Update the material from the line with "Comparing (1034,607,1084,747): man" through the end of the material by replacing "blue jacket" with "green jacket", and return only those lines with everything else unchanged.
* * *
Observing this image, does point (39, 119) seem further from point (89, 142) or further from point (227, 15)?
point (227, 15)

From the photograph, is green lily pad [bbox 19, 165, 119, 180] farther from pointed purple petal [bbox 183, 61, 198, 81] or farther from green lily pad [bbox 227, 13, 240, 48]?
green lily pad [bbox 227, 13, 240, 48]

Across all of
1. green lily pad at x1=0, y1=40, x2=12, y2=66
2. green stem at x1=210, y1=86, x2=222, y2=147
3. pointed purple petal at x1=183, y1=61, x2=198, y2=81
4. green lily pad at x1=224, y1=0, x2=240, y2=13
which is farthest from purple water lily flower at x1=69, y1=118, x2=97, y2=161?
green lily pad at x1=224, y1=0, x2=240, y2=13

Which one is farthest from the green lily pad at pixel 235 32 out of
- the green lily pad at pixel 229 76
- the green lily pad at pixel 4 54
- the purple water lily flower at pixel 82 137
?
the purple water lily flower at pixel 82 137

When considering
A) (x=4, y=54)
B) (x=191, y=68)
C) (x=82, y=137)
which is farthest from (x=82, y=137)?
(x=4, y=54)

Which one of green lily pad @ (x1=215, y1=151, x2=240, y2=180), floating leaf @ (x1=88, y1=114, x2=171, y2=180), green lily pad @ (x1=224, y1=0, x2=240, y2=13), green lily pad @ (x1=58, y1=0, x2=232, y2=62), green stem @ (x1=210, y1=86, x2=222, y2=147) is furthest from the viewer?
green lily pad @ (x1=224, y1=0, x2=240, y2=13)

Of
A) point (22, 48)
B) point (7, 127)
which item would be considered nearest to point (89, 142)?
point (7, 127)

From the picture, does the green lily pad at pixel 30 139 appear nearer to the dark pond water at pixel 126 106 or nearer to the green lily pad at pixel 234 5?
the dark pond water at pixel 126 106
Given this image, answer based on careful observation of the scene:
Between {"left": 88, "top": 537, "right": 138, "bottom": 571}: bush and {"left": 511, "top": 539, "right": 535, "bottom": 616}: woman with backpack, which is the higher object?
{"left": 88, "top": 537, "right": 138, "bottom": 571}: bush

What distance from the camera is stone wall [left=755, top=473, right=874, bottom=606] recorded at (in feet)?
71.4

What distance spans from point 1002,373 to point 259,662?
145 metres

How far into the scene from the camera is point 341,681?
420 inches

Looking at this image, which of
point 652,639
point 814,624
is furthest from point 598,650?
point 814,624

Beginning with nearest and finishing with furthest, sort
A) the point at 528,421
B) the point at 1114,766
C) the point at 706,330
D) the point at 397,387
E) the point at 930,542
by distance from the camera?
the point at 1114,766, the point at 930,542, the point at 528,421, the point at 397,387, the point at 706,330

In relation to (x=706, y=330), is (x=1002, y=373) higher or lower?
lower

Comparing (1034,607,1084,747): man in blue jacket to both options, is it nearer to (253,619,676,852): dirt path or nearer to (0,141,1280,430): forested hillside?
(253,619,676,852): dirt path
* * *
§ **Task result**:
Comparing (1034,607,1084,747): man in green jacket to both options, is it nearer to (253,619,676,852): dirt path or nearer to (0,141,1280,430): forested hillside?
(253,619,676,852): dirt path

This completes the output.